* Begin Input *
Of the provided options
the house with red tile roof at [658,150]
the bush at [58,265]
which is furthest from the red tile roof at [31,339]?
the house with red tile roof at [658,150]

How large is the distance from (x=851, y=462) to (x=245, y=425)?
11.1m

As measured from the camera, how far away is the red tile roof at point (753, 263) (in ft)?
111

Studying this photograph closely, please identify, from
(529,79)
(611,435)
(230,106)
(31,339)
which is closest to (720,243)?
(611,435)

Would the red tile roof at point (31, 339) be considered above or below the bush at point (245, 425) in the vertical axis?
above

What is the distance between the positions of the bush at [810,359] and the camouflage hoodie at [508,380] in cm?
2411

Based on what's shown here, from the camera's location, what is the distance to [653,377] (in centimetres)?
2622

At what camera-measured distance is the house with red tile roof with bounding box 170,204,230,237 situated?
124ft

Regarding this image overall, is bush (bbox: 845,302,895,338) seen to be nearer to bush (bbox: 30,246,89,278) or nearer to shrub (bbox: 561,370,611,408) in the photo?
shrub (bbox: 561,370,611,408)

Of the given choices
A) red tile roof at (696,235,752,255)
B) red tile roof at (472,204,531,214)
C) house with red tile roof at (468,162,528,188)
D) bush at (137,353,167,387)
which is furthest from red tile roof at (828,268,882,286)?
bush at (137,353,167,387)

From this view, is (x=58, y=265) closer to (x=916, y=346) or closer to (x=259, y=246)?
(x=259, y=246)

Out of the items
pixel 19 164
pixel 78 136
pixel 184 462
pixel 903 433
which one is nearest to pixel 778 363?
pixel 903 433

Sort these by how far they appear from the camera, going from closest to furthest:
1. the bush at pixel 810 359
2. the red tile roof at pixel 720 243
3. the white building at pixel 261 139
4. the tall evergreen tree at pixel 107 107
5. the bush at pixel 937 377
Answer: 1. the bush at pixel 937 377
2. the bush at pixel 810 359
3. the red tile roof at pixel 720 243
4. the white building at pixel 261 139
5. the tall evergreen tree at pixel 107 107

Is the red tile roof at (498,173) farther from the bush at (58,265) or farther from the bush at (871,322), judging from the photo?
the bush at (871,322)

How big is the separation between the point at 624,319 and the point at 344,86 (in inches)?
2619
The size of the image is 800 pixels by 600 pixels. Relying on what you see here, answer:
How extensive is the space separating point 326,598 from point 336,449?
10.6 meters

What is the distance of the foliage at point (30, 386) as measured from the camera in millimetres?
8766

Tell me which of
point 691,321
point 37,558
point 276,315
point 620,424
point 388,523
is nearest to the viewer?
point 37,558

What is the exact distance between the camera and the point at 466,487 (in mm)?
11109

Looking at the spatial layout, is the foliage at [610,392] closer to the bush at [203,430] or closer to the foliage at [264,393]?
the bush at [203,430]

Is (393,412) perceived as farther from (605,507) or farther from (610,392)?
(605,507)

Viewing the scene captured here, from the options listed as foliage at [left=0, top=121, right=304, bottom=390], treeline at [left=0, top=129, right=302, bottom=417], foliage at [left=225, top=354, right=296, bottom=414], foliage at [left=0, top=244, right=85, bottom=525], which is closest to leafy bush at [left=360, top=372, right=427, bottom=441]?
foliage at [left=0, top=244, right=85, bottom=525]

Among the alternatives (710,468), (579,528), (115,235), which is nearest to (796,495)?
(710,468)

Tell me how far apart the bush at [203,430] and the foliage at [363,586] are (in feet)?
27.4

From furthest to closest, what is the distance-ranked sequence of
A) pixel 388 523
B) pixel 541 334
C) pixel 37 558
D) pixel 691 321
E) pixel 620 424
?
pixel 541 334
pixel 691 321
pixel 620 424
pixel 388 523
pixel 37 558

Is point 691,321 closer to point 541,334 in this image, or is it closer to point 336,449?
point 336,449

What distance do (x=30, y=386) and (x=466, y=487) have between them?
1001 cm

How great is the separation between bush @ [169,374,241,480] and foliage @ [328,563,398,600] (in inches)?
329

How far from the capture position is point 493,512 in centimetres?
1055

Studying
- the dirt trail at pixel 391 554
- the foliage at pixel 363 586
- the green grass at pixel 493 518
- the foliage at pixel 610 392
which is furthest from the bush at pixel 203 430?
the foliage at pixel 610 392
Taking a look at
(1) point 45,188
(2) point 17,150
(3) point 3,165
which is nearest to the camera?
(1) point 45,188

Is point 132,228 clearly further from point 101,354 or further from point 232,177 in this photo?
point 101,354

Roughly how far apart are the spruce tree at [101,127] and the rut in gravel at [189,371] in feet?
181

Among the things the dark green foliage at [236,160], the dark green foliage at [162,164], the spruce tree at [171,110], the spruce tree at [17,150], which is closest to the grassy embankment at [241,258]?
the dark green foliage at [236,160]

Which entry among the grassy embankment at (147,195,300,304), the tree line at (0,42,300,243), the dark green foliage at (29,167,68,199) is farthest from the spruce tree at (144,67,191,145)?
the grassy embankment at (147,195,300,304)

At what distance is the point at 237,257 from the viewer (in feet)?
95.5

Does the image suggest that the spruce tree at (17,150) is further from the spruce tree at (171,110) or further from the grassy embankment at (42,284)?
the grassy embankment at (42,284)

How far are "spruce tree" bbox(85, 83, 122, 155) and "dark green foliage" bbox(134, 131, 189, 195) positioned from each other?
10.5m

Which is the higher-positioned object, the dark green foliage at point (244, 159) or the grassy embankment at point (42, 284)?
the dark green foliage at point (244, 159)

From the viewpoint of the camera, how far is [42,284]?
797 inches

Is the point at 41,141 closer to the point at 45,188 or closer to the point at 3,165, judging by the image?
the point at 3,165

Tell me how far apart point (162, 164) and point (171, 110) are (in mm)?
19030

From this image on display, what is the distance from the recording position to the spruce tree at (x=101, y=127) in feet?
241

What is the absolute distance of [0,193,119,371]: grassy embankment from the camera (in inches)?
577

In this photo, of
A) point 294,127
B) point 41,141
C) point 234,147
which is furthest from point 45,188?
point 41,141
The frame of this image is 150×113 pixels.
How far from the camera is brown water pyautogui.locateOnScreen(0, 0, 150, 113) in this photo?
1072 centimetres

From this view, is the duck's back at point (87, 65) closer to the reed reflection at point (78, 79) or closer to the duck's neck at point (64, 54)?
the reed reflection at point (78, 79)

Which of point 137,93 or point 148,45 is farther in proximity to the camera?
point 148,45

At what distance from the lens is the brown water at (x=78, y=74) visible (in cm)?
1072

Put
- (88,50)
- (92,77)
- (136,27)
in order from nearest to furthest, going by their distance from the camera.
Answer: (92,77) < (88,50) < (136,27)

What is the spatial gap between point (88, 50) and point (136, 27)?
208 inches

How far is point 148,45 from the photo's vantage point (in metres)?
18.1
* End Input *
Copy out all the entries shown above, character for character.

Of the provided options
the house with red tile roof at [658,150]
the bush at [58,265]
which is furthest from the red tile roof at [31,339]?
the house with red tile roof at [658,150]

How large is the distance from (x=851, y=462) to (x=245, y=425)?
11.1m

As measured from the camera, how far away is the red tile roof at point (753, 263) (in ft)?
111

Studying this photograph closely, please identify, from
(529,79)
(611,435)
(230,106)
(31,339)
which is closest to (720,243)?
(611,435)

Would the red tile roof at point (31, 339) be considered above or below the bush at point (245, 425) in the vertical axis?
above

What is the distance between the positions of the bush at [810,359] and the camouflage hoodie at [508,380] in cm?
2411

Based on what's shown here, from the camera's location, what is the distance to [653,377] (in centimetres)?
2622

At what camera-measured distance is the house with red tile roof with bounding box 170,204,230,237 situated?
124ft

Regarding this image overall, is bush (bbox: 845,302,895,338) seen to be nearer to bush (bbox: 30,246,89,278) or nearer to shrub (bbox: 561,370,611,408) in the photo?
shrub (bbox: 561,370,611,408)

Of the given choices
A) red tile roof at (696,235,752,255)
B) red tile roof at (472,204,531,214)
C) house with red tile roof at (468,162,528,188)
D) bush at (137,353,167,387)
which is furthest from red tile roof at (828,268,882,286)?
bush at (137,353,167,387)

From this view, is (x=58, y=265) closer to (x=916, y=346) or closer to (x=259, y=246)?
(x=259, y=246)

Out of the items
pixel 19 164
pixel 78 136
pixel 184 462
pixel 903 433
which one is nearest to pixel 778 363?
pixel 903 433

Sort these by how far they appear from the camera, going from closest to furthest:
1. the bush at pixel 810 359
2. the red tile roof at pixel 720 243
3. the white building at pixel 261 139
4. the tall evergreen tree at pixel 107 107
5. the bush at pixel 937 377
Answer: 1. the bush at pixel 937 377
2. the bush at pixel 810 359
3. the red tile roof at pixel 720 243
4. the white building at pixel 261 139
5. the tall evergreen tree at pixel 107 107

Is the red tile roof at (498,173) farther from the bush at (58,265) or farther from the bush at (871,322), judging from the photo?
the bush at (871,322)

How big is the separation between the point at 624,319 and the point at 344,86 (in inches)?
2619
The size of the image is 800 pixels by 600 pixels. Relying on what you see here, answer:
How extensive is the space separating point 326,598 from point 336,449?
10.6 meters

What is the distance of the foliage at point (30, 386) as measured from the camera in millimetres?
8766

Tell me which of
point 691,321
point 37,558
point 276,315
point 620,424
point 388,523
is nearest to the viewer?
point 37,558

What is the exact distance between the camera and the point at 466,487 (in mm)?
11109

Looking at the spatial layout, is the foliage at [610,392] closer to the bush at [203,430] or closer to the foliage at [264,393]?
the bush at [203,430]

Is (393,412) perceived as farther from (605,507) or farther from (610,392)?
(605,507)

Viewing the scene captured here, from the options listed as foliage at [left=0, top=121, right=304, bottom=390], treeline at [left=0, top=129, right=302, bottom=417], foliage at [left=225, top=354, right=296, bottom=414], foliage at [left=0, top=244, right=85, bottom=525], which is closest to leafy bush at [left=360, top=372, right=427, bottom=441]?
foliage at [left=0, top=244, right=85, bottom=525]

Among the alternatives (710,468), (579,528), (115,235), which is nearest to (796,495)?
(710,468)

Tell me how far apart the bush at [203,430] and the foliage at [363,586] are (in feet)?
27.4

From furthest to closest, what is the distance-ranked sequence of
A) pixel 388 523
B) pixel 541 334
C) pixel 37 558
D) pixel 691 321
E) pixel 620 424
?
pixel 541 334
pixel 691 321
pixel 620 424
pixel 388 523
pixel 37 558

Is point 691,321 closer to point 541,334 in this image, or is it closer to point 336,449?
point 336,449

What distance do (x=30, y=386) and (x=466, y=487) have between them?
1001 cm

How great is the separation between bush @ [169,374,241,480] and foliage @ [328,563,398,600] (in inches)?
329

How far from the capture position is point 493,512 in centimetres?
1055

Studying
- the dirt trail at pixel 391 554
- the foliage at pixel 363 586
- the green grass at pixel 493 518
- the foliage at pixel 610 392
which is furthest from the bush at pixel 203 430?
the foliage at pixel 610 392
Taking a look at
(1) point 45,188
(2) point 17,150
(3) point 3,165
which is nearest to the camera?
(1) point 45,188

Is point 132,228 clearly further from point 101,354 or further from point 232,177 in this photo?
point 101,354

Roughly how far apart are the spruce tree at [101,127] and the rut in gravel at [189,371] in feet?
181

Among the things the dark green foliage at [236,160], the dark green foliage at [162,164], the spruce tree at [171,110], the spruce tree at [17,150], which is closest to the grassy embankment at [241,258]?
the dark green foliage at [236,160]

Which entry among the grassy embankment at (147,195,300,304), the tree line at (0,42,300,243), the dark green foliage at (29,167,68,199) is farthest from the spruce tree at (144,67,191,145)?
the grassy embankment at (147,195,300,304)

At what distance is the point at 237,257 from the viewer (in feet)?
95.5

Does the image suggest that the spruce tree at (17,150) is further from the spruce tree at (171,110) or further from the grassy embankment at (42,284)?
the grassy embankment at (42,284)

How far are "spruce tree" bbox(85, 83, 122, 155) and "dark green foliage" bbox(134, 131, 189, 195) positioned from each other?
10.5m

Which is the higher-positioned object, the dark green foliage at point (244, 159) or the grassy embankment at point (42, 284)?
the dark green foliage at point (244, 159)

From the viewpoint of the camera, how far is [42,284]?
797 inches

Is the point at 41,141 closer to the point at 45,188 or closer to the point at 3,165, judging by the image?
the point at 3,165

Tell me how far apart point (162, 164) and point (171, 110) are (in mm)?
19030

From this image on display, what is the distance from the recording position to the spruce tree at (x=101, y=127) in feet?
241

What is the absolute distance of [0,193,119,371]: grassy embankment from the camera (in inches)?
577

In this photo, of
A) point 294,127
B) point 41,141
C) point 234,147
which is furthest from point 45,188?
point 41,141
The frame of this image is 150×113 pixels.
How far from the camera is brown water pyautogui.locateOnScreen(0, 0, 150, 113) in this photo?
1072 centimetres

From this view, is the duck's back at point (87, 65) closer to the reed reflection at point (78, 79) or closer to the duck's neck at point (64, 54)?
the reed reflection at point (78, 79)

Which of point 137,93 or point 148,45 is farther in proximity to the camera?
point 148,45

At what distance from the lens is the brown water at (x=78, y=74) visible (in cm)?
1072

Put
- (88,50)
- (92,77)
- (136,27)
in order from nearest to furthest, going by their distance from the camera.
Answer: (92,77) < (88,50) < (136,27)

What is the spatial gap between point (88, 50) and point (136, 27)?
208 inches

How far is point 148,45 from the photo's vantage point (in metres)?
18.1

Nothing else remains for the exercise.